━━ DOCUMENT PASSAGE ━━
From: david on
Hi,

Can anyone point me to a reference or discuss the best way to store a
vector of 120 to 480 numbers in the database? Rows seem to be out
since we would quickly top the billion row mark. A table with 480
columns is too unnormalized. A single varchar(max) column? This
seems the best answer for now unless there is a more efficiant way of
storing it.

Thanks for any help or opinions,

David
From: --CELKO-- on
I think of a vector as a particular kind of mathematical structure and
you seem to be talking about a list of some kind. Vectors have a fixed
number of dimensions, etc. Here is a guess:

CREATE TABLE Vectors
(vector_id CHAR(3) NOT NULL, --whatever
dim_nbr INTEGER NOT NULL,
CHECK (dim_nbr BETWEEN 1 AND 480),
PRIMARY KEY (vector_id, dim_nbr),
dim_val INTEGER NOT NULL);

Do you need to enforce the lower limit of 120 or not?
From: Erland Sommarskog on
david (daveg.1(a)comcast.net) writes:
> Can anyone point me to a reference or discuss the best way to store a
> vector of 120 to 480 numbers in the database? Rows seem to be out
> since we would quickly top the billion row mark. A table with 480
> columns is too unnormalized. A single varchar(max) column? This
> seems the best answer for now unless there is a more efficiant way of
> storing it.

It depends on what you want to do with the data.

There is no issue per se if you get a billion rows in a table. The table
wouldn't be that much bigger than if you instead have a 480-colunm table,
and the total size is the biggest concern. (The table would be bigger
with many narrow rows, though, since there is a certain overhead per row.)

The key is: do you have any need to access the individual points in the
vector from SQL? If you do, you should store them as rows, or else it
will be very painful.

But if all manipulation of the details of the vector will happen outside
SQL Server, there can indeed be reason for a more compact format. In
that case, I would use varbinary(MAX). An alternative that would permit
some access to indvidual points in the vector is to implement a user-
defined data type in the CLR. Assume that the points are floats, this
would only be an option if you are on SQL 2008, since UDTs are limited
to 8000 bytes on SQL 2005.
━━━
━━ MATERIAL SUPPLIED ━━
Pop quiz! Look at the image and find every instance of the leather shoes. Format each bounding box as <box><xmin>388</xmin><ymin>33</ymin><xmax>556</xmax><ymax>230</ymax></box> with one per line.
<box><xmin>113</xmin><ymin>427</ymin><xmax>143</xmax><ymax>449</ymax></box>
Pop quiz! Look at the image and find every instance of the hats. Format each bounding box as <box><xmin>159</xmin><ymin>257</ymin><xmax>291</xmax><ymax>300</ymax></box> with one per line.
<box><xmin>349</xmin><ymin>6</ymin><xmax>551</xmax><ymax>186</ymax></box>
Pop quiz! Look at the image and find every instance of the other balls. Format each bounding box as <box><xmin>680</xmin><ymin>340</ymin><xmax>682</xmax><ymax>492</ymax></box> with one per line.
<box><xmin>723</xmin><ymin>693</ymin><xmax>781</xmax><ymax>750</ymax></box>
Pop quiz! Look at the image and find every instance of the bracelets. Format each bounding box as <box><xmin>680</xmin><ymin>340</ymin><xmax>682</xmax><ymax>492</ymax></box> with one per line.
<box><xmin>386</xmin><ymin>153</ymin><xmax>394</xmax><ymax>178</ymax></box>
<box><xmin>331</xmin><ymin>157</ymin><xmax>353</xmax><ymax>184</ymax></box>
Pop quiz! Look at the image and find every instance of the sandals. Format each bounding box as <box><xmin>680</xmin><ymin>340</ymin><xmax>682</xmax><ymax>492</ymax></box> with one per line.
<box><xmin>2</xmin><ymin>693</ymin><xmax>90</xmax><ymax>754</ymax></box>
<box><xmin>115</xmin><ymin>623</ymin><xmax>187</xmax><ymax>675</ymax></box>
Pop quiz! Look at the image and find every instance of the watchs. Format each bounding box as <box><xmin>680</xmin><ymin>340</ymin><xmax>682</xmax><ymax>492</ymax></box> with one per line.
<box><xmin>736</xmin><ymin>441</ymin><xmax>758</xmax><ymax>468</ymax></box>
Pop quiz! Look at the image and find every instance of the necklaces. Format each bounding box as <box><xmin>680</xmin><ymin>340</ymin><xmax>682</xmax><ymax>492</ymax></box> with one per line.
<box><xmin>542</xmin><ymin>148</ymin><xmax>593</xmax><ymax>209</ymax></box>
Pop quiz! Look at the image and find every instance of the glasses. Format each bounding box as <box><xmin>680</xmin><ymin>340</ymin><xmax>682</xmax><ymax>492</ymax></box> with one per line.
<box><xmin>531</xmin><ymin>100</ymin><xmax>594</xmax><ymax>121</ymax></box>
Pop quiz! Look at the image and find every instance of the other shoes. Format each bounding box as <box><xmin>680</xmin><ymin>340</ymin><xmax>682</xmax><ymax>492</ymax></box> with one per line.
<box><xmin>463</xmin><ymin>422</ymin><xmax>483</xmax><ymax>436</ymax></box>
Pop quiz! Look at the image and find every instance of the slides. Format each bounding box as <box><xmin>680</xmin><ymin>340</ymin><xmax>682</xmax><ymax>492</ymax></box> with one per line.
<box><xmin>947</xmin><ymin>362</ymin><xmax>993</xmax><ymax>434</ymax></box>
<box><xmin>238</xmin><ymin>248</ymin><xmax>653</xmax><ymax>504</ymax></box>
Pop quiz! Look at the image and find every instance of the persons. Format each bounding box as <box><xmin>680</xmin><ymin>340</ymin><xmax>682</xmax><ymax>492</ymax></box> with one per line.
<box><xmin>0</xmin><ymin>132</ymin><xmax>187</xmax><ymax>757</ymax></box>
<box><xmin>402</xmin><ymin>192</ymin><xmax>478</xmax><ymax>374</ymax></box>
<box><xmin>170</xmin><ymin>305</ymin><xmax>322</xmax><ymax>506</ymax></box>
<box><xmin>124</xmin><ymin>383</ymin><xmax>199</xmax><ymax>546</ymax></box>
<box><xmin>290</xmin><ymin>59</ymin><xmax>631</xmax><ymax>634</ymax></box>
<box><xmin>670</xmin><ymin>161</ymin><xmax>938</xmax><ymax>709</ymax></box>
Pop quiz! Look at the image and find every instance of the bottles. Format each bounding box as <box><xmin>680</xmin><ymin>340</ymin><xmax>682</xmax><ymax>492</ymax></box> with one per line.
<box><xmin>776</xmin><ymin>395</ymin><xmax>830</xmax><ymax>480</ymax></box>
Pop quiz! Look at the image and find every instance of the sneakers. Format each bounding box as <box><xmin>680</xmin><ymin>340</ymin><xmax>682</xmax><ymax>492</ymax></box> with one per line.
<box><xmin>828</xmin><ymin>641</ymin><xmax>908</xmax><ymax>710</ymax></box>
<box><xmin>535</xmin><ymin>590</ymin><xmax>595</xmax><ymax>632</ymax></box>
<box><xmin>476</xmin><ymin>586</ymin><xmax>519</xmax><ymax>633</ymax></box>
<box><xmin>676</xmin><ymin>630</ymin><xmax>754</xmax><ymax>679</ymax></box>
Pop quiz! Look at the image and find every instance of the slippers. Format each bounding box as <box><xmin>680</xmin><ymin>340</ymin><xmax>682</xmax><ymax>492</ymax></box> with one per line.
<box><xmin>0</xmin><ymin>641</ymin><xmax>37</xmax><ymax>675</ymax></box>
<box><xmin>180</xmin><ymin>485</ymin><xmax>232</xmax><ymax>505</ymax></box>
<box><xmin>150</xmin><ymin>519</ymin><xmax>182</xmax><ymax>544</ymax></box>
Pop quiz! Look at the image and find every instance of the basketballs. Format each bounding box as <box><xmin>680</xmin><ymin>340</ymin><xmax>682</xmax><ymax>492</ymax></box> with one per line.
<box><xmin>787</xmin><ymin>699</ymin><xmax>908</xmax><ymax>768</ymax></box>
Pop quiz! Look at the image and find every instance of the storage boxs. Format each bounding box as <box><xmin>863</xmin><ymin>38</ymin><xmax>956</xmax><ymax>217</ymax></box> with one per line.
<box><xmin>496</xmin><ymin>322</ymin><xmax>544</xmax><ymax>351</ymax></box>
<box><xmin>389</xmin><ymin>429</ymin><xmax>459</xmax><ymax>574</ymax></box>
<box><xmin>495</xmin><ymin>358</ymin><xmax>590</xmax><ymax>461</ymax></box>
━━━
* TASKS:
[1] Answer each question about the vector-storage thread in a single line.
(a) How many numbers does David say each vector holds?
(b) In the CREATE TABLE statement, what range does the CHECK constraint allow for dim_nbr?
(c) What data type would Erland Sommarskog use if all manipulation of the vector happens outside SQL Server?
[2] Transcribe the stretch of the vector-storage thread from "It depends on" through "be very painful.".

* SOLUTIONS BY TASK:
[1]
(a) Between 120 and 480 numbers.
(b) Between 1 and 480.
(c) varbinary(MAX).

[2]
It depends on what you want to do with the data.

There is no issue per se if you get a billion rows in a table. The table
wouldn't be that much bigger than if you instead have a 480-colunm table,
and the total size is the biggest concern. (The table would be bigger
with many narrow rows, though, since there is a certain overhead per row.)

The key is: do you have any need to access the individual points in the
vector from SQL? If you do, you should store them as rows, or else it
will be very painful.